§ **Description of the task**
Return verbatim the run of lines that opens with the line holding "How far was" and closes with the last line of the records.

§ **Recorded information**
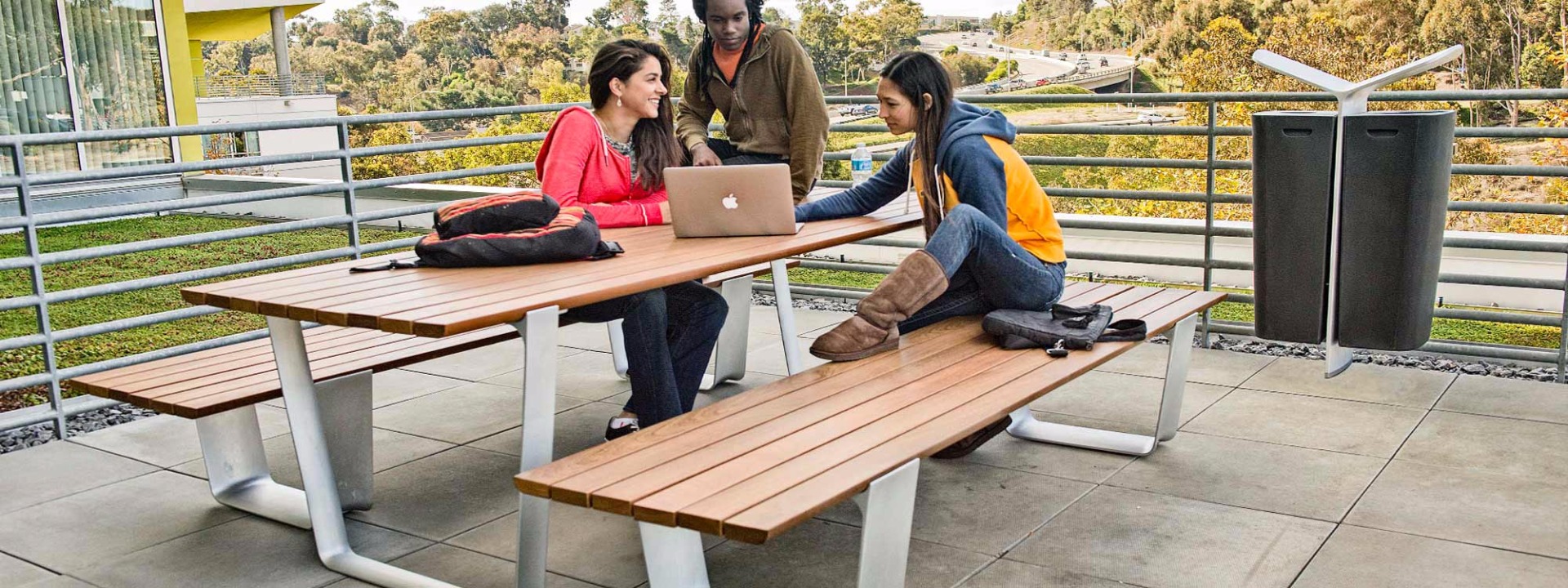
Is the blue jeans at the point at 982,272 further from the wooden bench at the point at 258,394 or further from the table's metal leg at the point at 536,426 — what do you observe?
the wooden bench at the point at 258,394

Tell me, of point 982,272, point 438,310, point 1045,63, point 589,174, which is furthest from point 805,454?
point 1045,63

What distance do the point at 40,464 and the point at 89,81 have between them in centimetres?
1454

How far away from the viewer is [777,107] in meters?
4.70

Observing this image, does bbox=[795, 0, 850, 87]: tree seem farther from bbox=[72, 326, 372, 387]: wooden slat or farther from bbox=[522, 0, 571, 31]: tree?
bbox=[72, 326, 372, 387]: wooden slat

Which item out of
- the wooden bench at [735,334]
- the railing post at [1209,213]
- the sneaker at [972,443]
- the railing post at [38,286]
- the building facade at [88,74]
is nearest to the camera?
the sneaker at [972,443]

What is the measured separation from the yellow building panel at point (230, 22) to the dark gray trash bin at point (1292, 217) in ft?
96.2

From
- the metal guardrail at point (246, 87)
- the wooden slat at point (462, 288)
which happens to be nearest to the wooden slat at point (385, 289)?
the wooden slat at point (462, 288)

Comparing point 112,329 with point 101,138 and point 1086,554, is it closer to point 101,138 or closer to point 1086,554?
point 101,138

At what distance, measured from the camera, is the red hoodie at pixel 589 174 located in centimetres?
393

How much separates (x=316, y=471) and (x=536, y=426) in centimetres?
68

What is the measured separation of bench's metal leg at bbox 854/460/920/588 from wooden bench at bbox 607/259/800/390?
2309 mm

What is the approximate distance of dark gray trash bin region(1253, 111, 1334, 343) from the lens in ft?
15.2

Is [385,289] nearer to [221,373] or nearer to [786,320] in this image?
[221,373]

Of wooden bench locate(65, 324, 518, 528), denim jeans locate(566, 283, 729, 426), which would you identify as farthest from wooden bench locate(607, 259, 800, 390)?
wooden bench locate(65, 324, 518, 528)
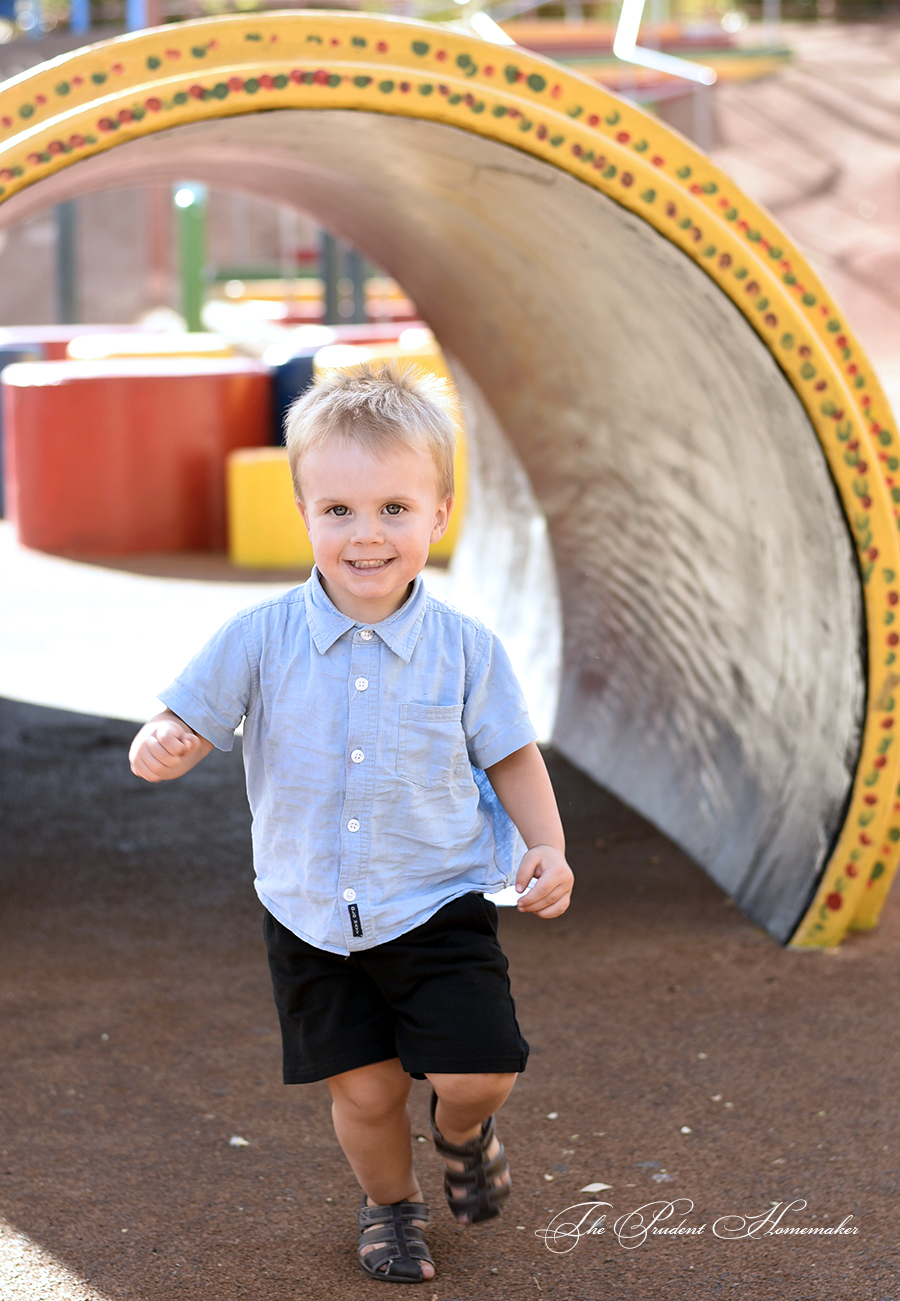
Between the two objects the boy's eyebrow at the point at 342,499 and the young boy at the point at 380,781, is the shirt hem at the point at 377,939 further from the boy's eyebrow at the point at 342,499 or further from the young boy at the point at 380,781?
the boy's eyebrow at the point at 342,499

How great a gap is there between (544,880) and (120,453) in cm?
901

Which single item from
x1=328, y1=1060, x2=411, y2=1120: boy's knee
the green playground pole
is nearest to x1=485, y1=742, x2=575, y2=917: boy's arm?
x1=328, y1=1060, x2=411, y2=1120: boy's knee

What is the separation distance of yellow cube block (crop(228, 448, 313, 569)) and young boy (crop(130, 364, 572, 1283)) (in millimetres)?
Result: 8097

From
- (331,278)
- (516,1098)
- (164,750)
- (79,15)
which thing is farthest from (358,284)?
(164,750)

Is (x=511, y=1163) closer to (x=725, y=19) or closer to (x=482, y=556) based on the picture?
(x=482, y=556)

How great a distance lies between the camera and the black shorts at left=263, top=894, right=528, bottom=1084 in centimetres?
243

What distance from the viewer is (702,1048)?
3486 mm

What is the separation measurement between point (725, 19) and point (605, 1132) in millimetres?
36701

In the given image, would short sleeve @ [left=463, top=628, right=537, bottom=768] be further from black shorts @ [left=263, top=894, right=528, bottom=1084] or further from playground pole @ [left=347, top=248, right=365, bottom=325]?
playground pole @ [left=347, top=248, right=365, bottom=325]

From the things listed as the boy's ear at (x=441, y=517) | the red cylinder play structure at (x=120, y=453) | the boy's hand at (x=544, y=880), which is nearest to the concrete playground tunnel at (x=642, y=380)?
the boy's ear at (x=441, y=517)

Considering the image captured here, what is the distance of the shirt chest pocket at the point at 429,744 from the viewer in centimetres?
247

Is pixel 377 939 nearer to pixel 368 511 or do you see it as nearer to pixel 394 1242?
pixel 394 1242

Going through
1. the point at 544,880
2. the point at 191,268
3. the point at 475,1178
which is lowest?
the point at 475,1178

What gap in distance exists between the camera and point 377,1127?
2.53 metres
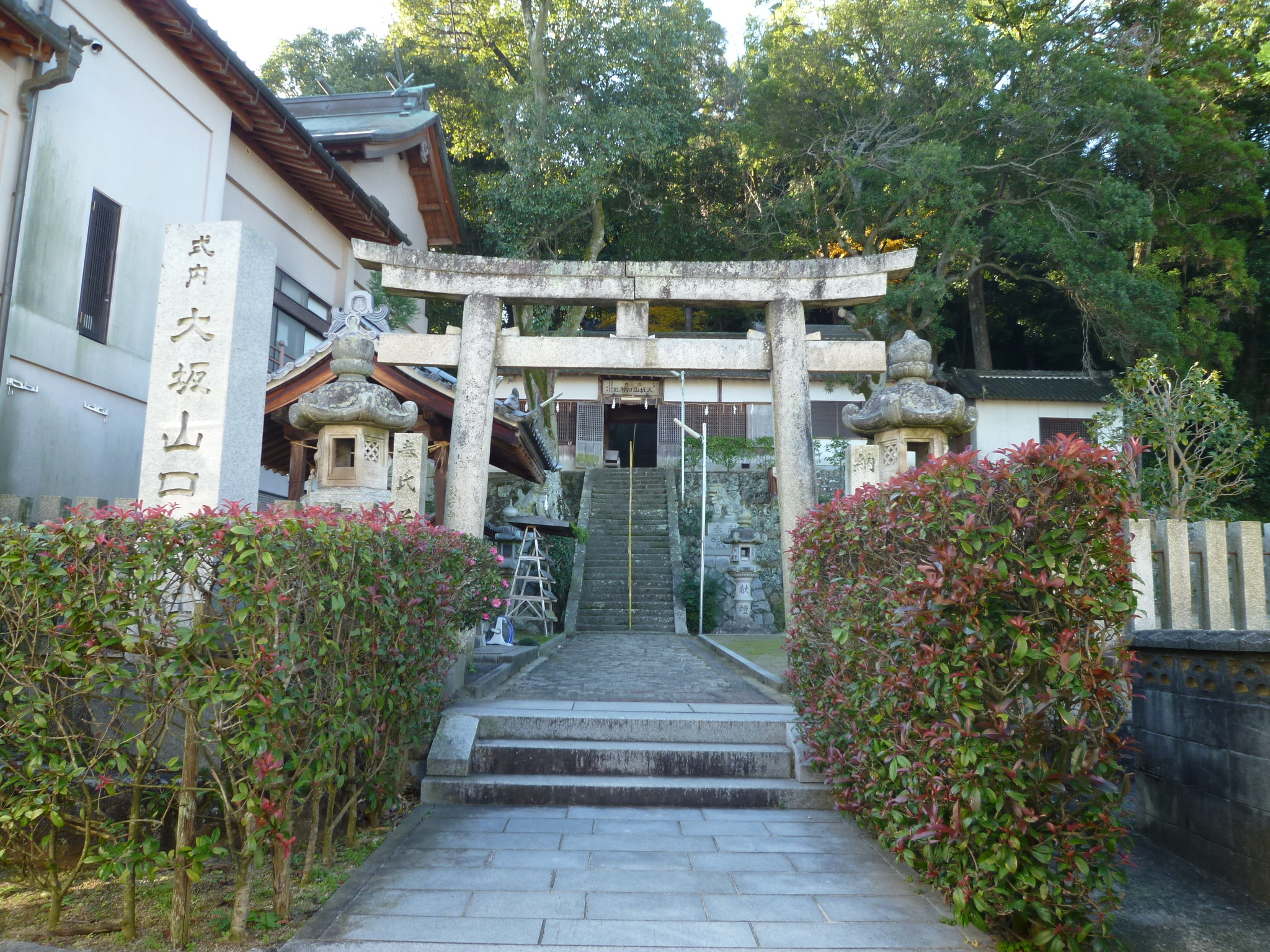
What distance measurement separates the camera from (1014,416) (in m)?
23.7

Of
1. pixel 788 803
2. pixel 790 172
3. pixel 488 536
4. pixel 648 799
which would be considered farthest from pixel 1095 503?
pixel 790 172

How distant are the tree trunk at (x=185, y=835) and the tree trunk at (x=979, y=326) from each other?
25.4m

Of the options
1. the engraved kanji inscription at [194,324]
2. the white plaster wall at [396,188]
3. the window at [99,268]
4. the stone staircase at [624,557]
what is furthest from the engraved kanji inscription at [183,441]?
the stone staircase at [624,557]

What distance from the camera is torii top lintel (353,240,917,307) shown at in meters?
8.88

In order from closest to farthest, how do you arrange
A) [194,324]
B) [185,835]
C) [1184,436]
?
[185,835] < [194,324] < [1184,436]

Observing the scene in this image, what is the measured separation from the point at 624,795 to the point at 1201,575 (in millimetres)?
4596

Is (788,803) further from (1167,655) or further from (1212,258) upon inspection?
(1212,258)

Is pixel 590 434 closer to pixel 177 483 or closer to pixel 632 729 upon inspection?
pixel 632 729

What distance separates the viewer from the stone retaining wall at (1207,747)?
13.5 feet

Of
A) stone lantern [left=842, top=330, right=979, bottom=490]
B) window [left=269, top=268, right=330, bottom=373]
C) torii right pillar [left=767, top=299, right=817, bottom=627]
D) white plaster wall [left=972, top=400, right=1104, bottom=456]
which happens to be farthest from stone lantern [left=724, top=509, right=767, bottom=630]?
stone lantern [left=842, top=330, right=979, bottom=490]

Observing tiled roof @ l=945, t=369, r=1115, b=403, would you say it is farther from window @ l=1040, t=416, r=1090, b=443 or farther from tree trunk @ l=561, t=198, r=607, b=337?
tree trunk @ l=561, t=198, r=607, b=337

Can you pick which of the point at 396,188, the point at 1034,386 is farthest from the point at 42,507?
the point at 1034,386

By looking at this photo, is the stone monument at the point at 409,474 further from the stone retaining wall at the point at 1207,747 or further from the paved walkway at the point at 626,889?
the stone retaining wall at the point at 1207,747

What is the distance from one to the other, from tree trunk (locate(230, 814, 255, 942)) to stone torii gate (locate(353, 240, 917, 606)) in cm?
536
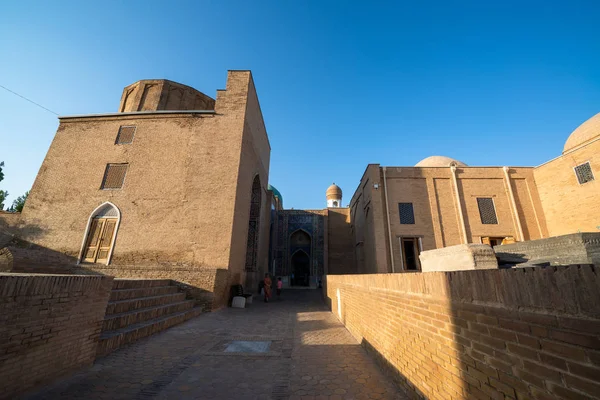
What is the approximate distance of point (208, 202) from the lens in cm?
1035

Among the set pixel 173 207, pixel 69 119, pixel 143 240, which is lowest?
pixel 143 240

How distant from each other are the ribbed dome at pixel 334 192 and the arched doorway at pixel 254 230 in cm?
1696

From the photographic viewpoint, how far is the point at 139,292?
20.0 ft

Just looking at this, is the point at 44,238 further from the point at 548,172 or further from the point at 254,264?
the point at 548,172

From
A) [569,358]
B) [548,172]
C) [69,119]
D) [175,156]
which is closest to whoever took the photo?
[569,358]

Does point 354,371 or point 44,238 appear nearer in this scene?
point 354,371

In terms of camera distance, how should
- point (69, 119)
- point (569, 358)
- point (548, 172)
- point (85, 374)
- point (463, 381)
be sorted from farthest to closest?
point (548, 172)
point (69, 119)
point (85, 374)
point (463, 381)
point (569, 358)

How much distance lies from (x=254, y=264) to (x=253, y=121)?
24.8 ft

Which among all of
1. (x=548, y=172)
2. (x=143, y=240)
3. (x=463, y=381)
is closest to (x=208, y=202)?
(x=143, y=240)

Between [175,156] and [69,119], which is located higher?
[69,119]

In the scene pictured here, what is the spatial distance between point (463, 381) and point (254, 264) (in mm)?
12028

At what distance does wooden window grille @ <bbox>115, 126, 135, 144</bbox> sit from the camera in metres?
12.1

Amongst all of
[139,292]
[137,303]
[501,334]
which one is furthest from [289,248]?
[501,334]

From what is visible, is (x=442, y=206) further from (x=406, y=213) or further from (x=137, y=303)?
(x=137, y=303)
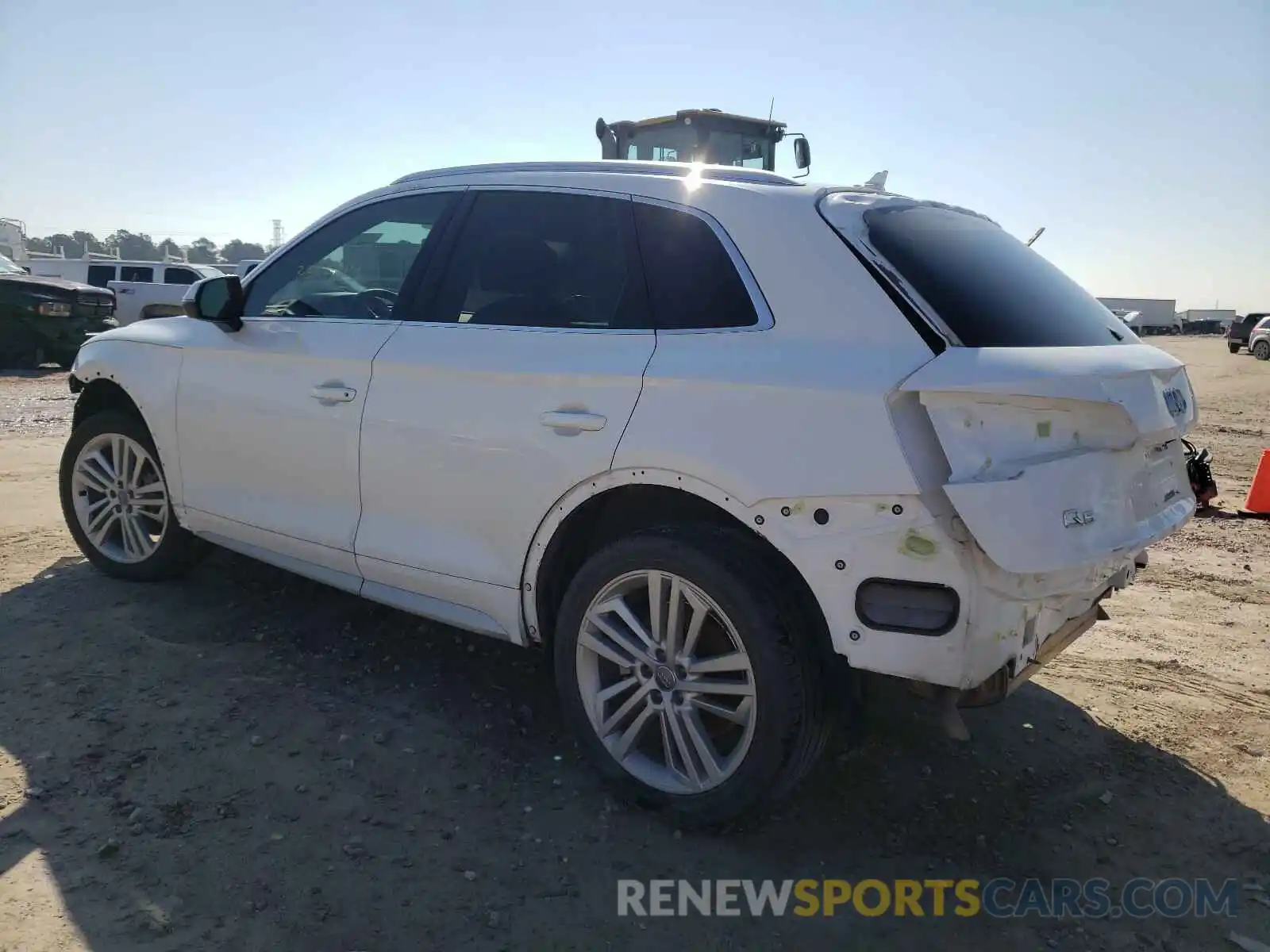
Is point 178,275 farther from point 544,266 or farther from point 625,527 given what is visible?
point 625,527

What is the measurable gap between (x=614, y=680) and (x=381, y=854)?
0.86 meters

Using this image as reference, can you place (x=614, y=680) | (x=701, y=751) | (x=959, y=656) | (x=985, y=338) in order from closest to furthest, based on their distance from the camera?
(x=959, y=656) < (x=985, y=338) < (x=701, y=751) < (x=614, y=680)

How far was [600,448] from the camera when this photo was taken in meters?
2.87

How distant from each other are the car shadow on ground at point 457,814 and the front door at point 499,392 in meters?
0.55

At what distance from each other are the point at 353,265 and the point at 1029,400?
2.73m

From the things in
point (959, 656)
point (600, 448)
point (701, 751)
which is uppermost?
point (600, 448)

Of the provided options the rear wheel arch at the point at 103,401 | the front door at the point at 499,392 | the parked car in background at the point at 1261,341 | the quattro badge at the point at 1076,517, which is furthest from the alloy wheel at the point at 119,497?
the parked car in background at the point at 1261,341

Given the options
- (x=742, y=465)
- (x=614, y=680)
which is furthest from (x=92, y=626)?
(x=742, y=465)

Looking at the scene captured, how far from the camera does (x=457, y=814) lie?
9.50ft

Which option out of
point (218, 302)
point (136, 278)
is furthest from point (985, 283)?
point (136, 278)

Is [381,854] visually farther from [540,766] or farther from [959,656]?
[959,656]

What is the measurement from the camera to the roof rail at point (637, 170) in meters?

§ **Completed task**
How far was [600,448] from the camera when this photo was taken in meters?
2.87

How distant from each other are the car shadow on ground at point 457,814 and the front door at point 499,392 in meters?
0.55

At what distance from each other are the point at 353,265 and the point at 1029,400?
2.73m

From the things in
point (959, 656)
point (600, 448)
point (701, 751)
which is uppermost?
point (600, 448)

Of the provided options the rear wheel arch at the point at 103,401 | the front door at the point at 499,392 | the parked car in background at the point at 1261,341 | the quattro badge at the point at 1076,517, which is furthest from the alloy wheel at the point at 119,497?
the parked car in background at the point at 1261,341

Given the options
- (x=742, y=465)
- (x=614, y=680)
which is furthest from (x=92, y=626)?
(x=742, y=465)

Looking at the scene captured, how far from the camera does (x=457, y=814) lie?
9.50ft

Which option out of
point (218, 302)
point (136, 278)
is furthest from point (985, 283)?
point (136, 278)

Is [381,854] visually farther from [540,766] or farther from [959,656]?
[959,656]

What is the measurement from the camera to the roof rail at point (637, 170) in meters?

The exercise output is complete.